I am no good at goodbyes. I also don’t really believe in goodbyes. Today we can find each other again so easily, you never really say goodbye. This blog keeps me connected to people. I haven’t seen a lot of people here to say goodbye as such, because I am not gone completely. I will come back to visit, maybe even return for a period again possibly. Who knows? But a visit is definite.
So, this afternoon, after the packing and cleaning I went up to Untyeye-artwilye (Anzac Hill). I suppose I was saying goodbye, to the landscape and to the people I have worked with here that have passed on. There are many of them. But I took solace in knowing that they went back into country and that they are all around me here.
I remember sitting with one old man on his veranda. I won’t name him out of respect for his family. We sat there, on upturned milk crates with cardboard for a seat, and discussed the amount of development in the town the damage to scared places. I remember it like it was yesterday, but it was many years ago.
He taught me a huge amount about this culture, for which I will be ever grateful. This is not something you can get from books and I was very privileged to be able to gain that information. Today I stood on the hill that represents two cultures viewpoints of sacred, but the Indigenous space to me was the legitimate one. The imposition of a war memorial is a glaring testimony to colonial domination. War is hell and war memorials do little to sooth my views on this. As ex-military who saw the end of the Operation Desert Storm from Australia domestically, I don’t believe war is inevitable or any way glorious; I believe it should be avoided at all costs. Whilst I understand Australian’s ANZAC legacy all too well (my father was a WWII veteran), I struggle to understand why we cling to violent histories. I don’t believe we should continue to honour one perspective only and that all histories from all cultures are important.

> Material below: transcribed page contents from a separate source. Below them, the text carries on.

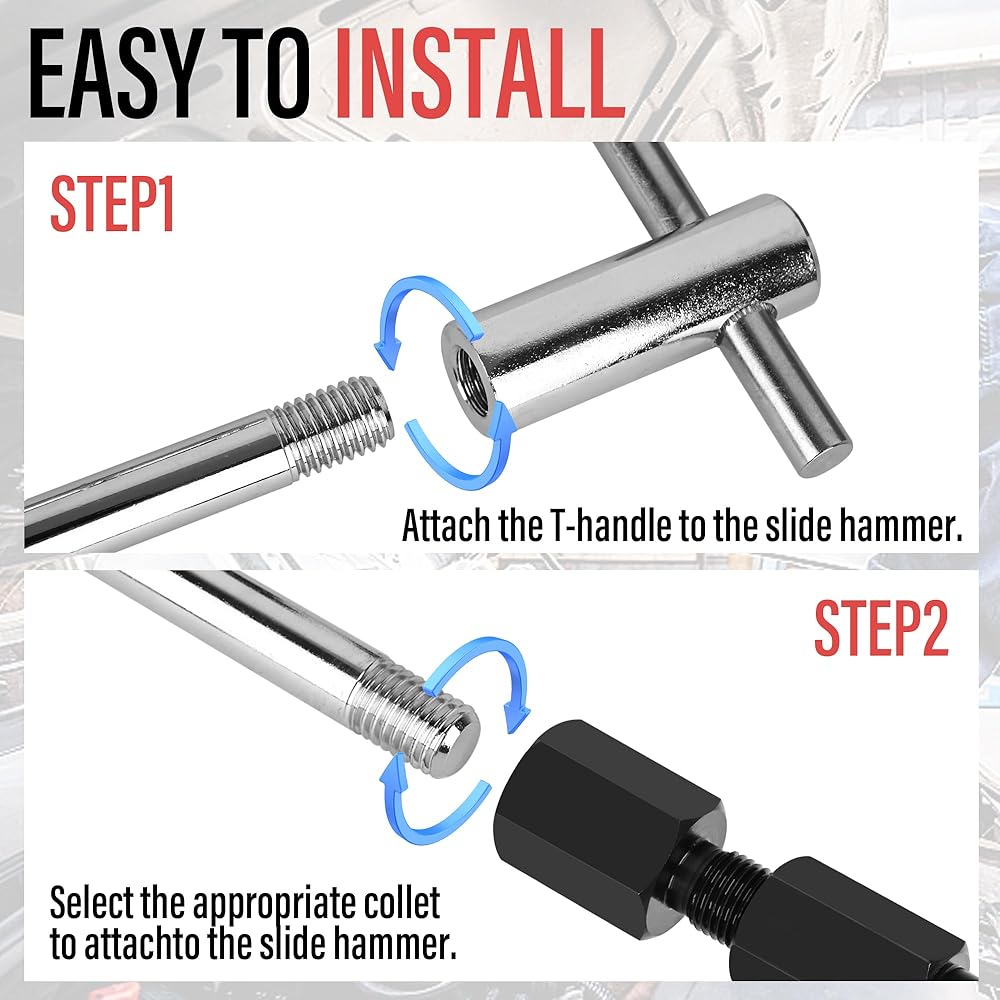 EASY TO INSTALL

STEP1

Attach the T-handle to the slide hammer.

STEP2

Select the appropriate collet to attachto the slide hammer.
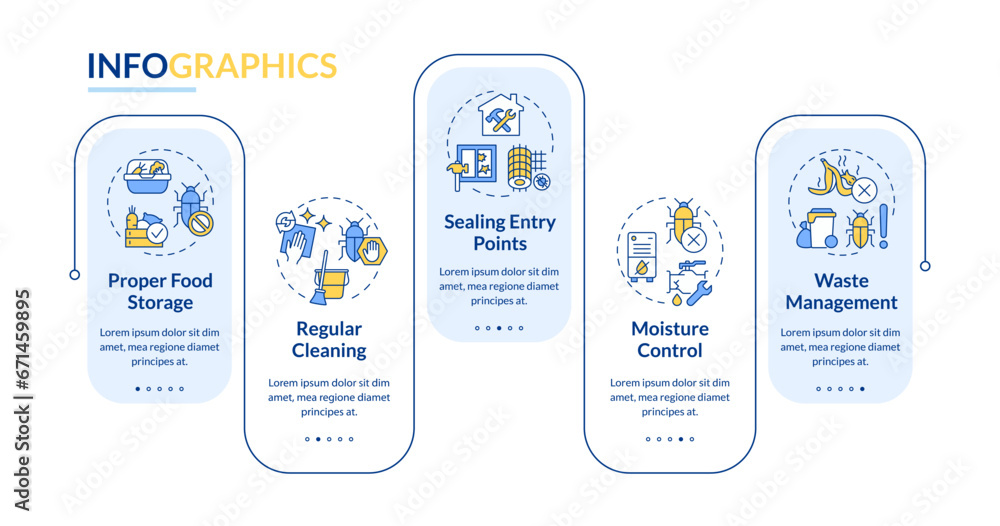 INFOGRAPHICS

Proper Food Storage

Lorem ipsum dolor sit dim amet, mea regione diamet principes at.

Regular Cleaning

Lorem ipsum dolor sit dim amet, mea regione diamet principes at.

Sealing Entry Points

Lorem ipsum dolor sit dim amet, mea regione diamet principes at.

Moisture Control

Lorem ipsum dolor sit dim amet, mea regione diamet principes at.

Waste Management

Lorem ipsum dolor sit dim amet, mea regione diamet principes at.

Adobe Stock | #671459895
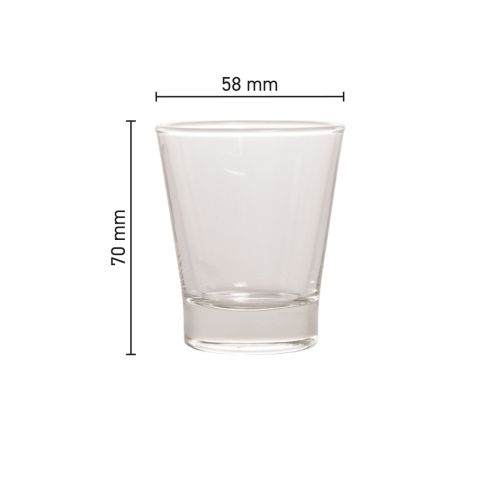 58 mm

70 mm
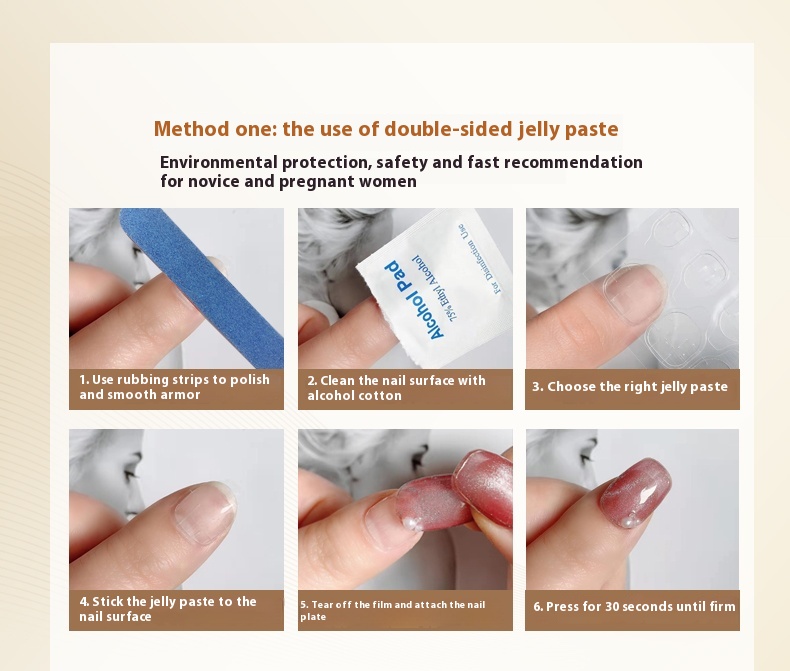 Method one: the use of double-sided jelly paste

Environmental protection, safety and fast recommendation for novice and pregnant women

Alcohol Pad
75% Ethyl Alcohol
For Disinfection Use

1. Use rubbing strips to polish and smooth armor

2. Clean the nail surface with alcohol cotton

3. Choose the right jelly paste

4. Stick the jelly paste to the nail surface

5. Tear off the film and attach the nail plate

6. Press for 30 seconds until firm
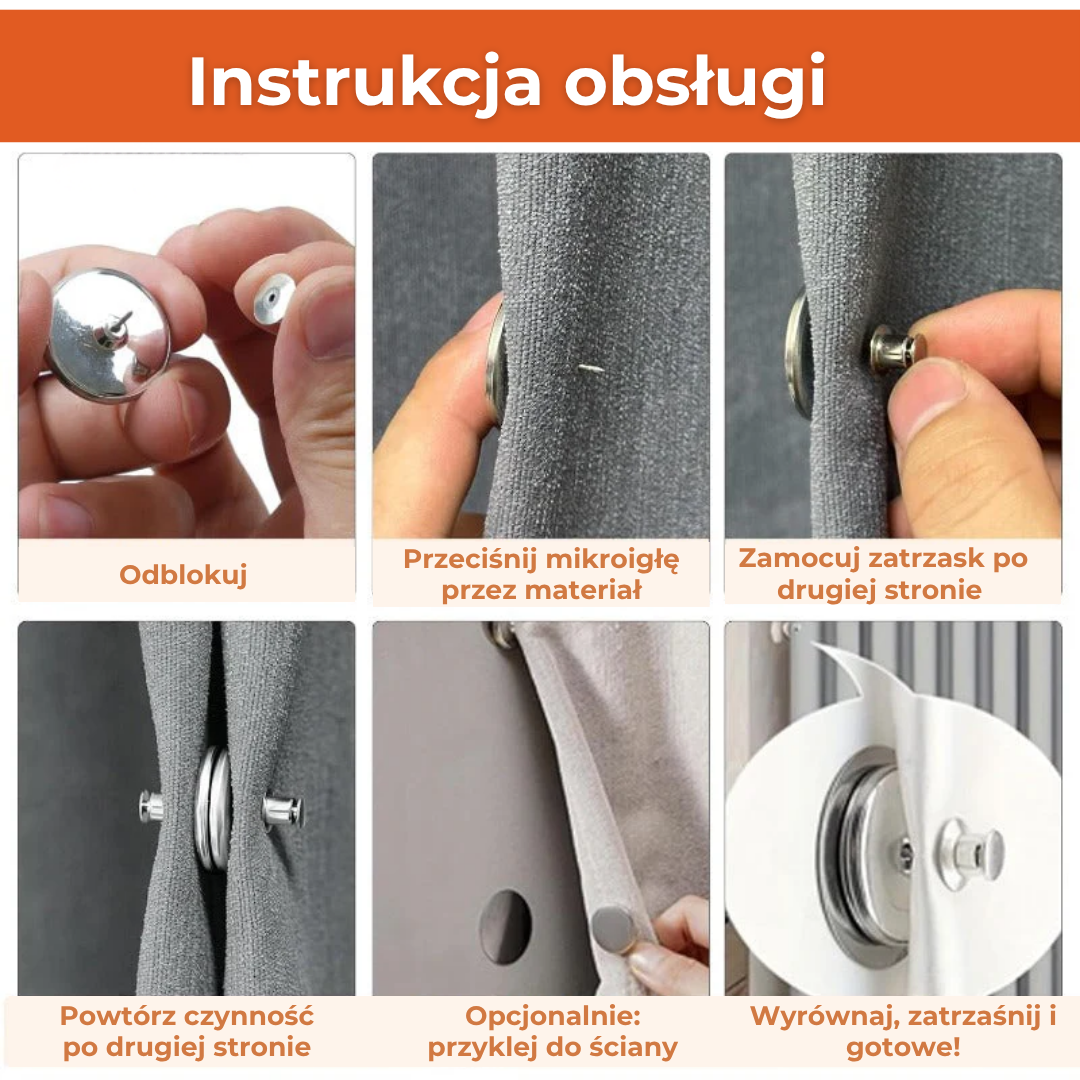 Instrukcja obsługi

Odblokuj

Przeciśnij mikroigłę przez materiał

Zamocuj zatrzask po drugiej stronie

Powtórz czynność po drugiej stronie

Opcjonalnie: przyklej do ściany

Wyrównaj, zatrzaśnij i gotowe!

So, I stood on the hill and remembered the custodians and elders I have worked with who are now gone. I remembered my commitment to a fairer, more just world filled with diversity and culture. I silently apologised to those elders for leaving, but promised that I would continue to work for that fairer and more just Australia through whatever medium that is presented to me.
I looked up at the Aboriginal flag flying proudly. It took 30 years and 14 years of debate to have this here, on top of this Aboriginal sacred site, alongside the other flags.
I am glad it is here finally, even if only for special commemorations and days of the year. When I next visit I hope it is a permanent fixture.
Tonight, I stay with a dear friend on her property 20km’s or so, south of Alice Springs.
There will be food and fireside chat.
It will be a beautiful departure.
Then up at 5.30 am and on the road the 1200 km to Port Augusta.